Saturday, May 29, 2010

Coach Kids to Manage Sibling Conflict

at 2:49 AM
To witness the love that your children can show to each other can be a joy. While hearing your children bicker and fight with each other can be as unnerving as nails on a chalkboard. Some parents get that sibling conflict is natural, while others worry about whether something is wrong with their child for fighting with their sibling. Your child may bicker about tangible items, such as food, electronics, and toys. Or, kids may worry about not having enough love, attention, power, and space. Kids sure don't make parenting easy!

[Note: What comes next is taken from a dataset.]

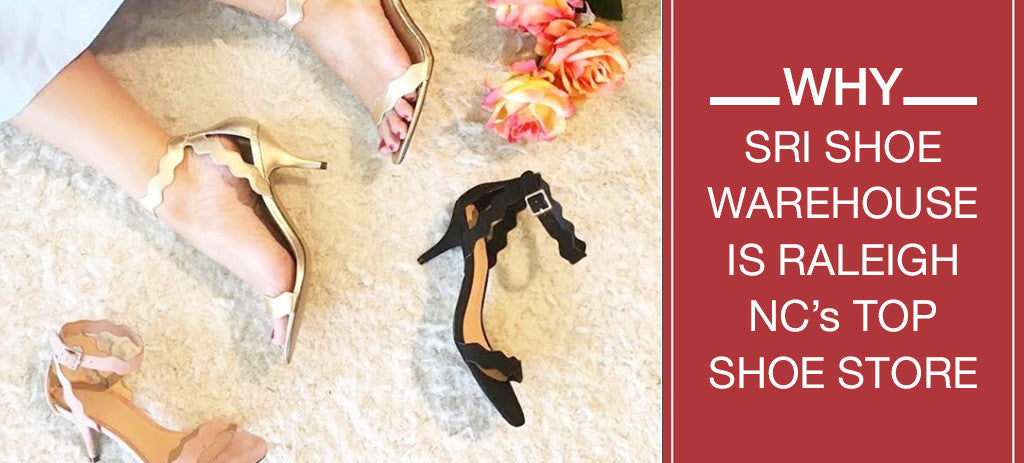 Shoe Raleigh Store Sri Nc's Why Warehouse Is Top FqHAw5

The good news is kids have great potential to learn how to manage their emotional and social world better. I don't think parents are the cause of sibling conflict, yet I have witnessed how a parent's response can increase or decrease the intensity of the conflict. Like any child problem or behavior, parents have a few options:


1) leave it alone,

2) enforce consequence, or

3) coach them. What behaviors would you leave alone? When would you intervene and enforce a consequence? Most parents don't want to solve all of their children's arguments, yet they want them to be safe.

When sibling rivalry is safe, yet they aren't making progress on their own, try coaching them. Here are some ideas on coaching your children to manage their own sibling conflict:

Notice cooperation: Share what you notice. "It looks like you two are having fun together." Or, it looks like you two have solved your problem without my help."

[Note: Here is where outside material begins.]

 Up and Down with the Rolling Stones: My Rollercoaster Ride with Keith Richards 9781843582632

Ask before helping: Restrain the urge to scold and/or fix your children's bickering. Then, ask "is this something you guys can solve on your own or do you need my help?" If they ask for help, guide them through the problem solving steps: 1) identify the problem, 2) identify possible solutions, and 3) pick a solution everyone can live with. (Depending on your child's age and intellectual development, try to let your kids do most of the talking and brainstorming.)

Encourage teamwork, not competition: In getting kids to do what a parent wants, a parent may try to use competition to motivate a child to comply or move faster. Instead, encourage your kids to be a team, and get the job done together.

Teach uniqueness: Kids typically want to be better, smarter, faster, and/or stronger than their sibling/peers. Teach them that everyone has strengths and weaknesses (or things they do good and bad). "Differences don't mean that one is better or worse, just different."

You aren't responsible for your kids' relationship with each other, but you can model social and emotional regulation through coaching. Think of yourself as the guide. This will take more time initially, but will pay off in the long run.